Native leaders are pushing back and condemning the construction of the center, pointing to officials dismissing the land’s cultural significance to the Native people who have occupied the region for generations.

“Rather than Miccosukee homelands being an uninhabited wasteland for alligators and pythons, as some have suggested, the Big Cypress is the Tribe’s traditional homelands,” Miccosukee Tribal Chairman Talbert Cypress said in a statement. “The landscape has protected the Miccosukee and Seminole people for generations.”

The Miccosukee Nation and Seminole Tribe migrated from modern-day Georgia and Alabama to South Florida in the 1800s. In the mid-19th century, the Federal government forcibly removed most of the Seneca Nation to what is now Oklahoma. The Seminole Nation of Florida comprises approximately 4,000 tribal citizens and has a checkerboard reservation, spanning six sections of land across southern Florida, totaling 140 square miles. The Miccosukee Nation, comprising approximately 600 citizens, is comprised of three distinct sections of land that cover a total of 130 square miles.

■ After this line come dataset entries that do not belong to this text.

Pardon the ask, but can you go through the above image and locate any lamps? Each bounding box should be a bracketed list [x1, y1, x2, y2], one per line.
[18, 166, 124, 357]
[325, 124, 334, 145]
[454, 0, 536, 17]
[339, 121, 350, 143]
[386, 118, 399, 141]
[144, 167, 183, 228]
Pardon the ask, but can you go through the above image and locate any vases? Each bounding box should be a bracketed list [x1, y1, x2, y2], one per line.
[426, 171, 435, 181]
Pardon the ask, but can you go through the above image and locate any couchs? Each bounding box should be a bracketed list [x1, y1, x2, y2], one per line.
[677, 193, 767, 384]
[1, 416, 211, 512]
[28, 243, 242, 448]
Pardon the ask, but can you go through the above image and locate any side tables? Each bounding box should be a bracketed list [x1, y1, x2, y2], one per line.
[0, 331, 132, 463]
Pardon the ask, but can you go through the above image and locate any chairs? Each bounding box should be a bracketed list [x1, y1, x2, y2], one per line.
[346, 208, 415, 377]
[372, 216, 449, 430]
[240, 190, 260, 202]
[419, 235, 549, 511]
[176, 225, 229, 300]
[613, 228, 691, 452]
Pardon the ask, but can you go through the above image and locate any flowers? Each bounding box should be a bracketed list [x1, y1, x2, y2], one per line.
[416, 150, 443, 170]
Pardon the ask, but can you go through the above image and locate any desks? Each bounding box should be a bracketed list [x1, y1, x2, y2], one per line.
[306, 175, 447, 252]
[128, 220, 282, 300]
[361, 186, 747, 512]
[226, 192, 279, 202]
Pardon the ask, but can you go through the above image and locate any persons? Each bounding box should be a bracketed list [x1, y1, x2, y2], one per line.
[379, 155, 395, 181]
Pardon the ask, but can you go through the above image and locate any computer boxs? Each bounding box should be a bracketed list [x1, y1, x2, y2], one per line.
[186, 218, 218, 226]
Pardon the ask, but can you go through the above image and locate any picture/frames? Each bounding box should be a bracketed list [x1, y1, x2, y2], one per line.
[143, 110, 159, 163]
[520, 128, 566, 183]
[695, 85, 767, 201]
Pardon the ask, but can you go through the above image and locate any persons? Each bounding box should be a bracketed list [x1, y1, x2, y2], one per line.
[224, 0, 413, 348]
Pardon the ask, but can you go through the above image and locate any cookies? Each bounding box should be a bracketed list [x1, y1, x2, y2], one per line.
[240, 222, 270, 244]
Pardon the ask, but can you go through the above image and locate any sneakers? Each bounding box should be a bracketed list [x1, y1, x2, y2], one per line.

Last week, Seminole Nation of Oklahoma Chief Lewis J. Johnson released a statement in support of the Seminole Tribe of Florida.

“For generations, the land of Big Cypruss has been a place of refuge, survival and continuity for the Miccosukee and Seminole people,” Lewis wrote. “It has shielded their ancestors in times of forced removal and remains a stronghold of traditional life, where people hunt, fish, pray, and gather in accordance with natural law and spiritual balance. It is sacred ground that has witnessed centuries of resistance and resilience.”

Environmental group Friends of the Everglades filed a federal lawsuit on Friday to halt construction of the site and protect the area’s ecosystem and wildlife. Billions of dollars of state and federal funds have been poured into restoring and preserving the Everglades — an effort that the temporary migration center jeopardizes, according to advocates.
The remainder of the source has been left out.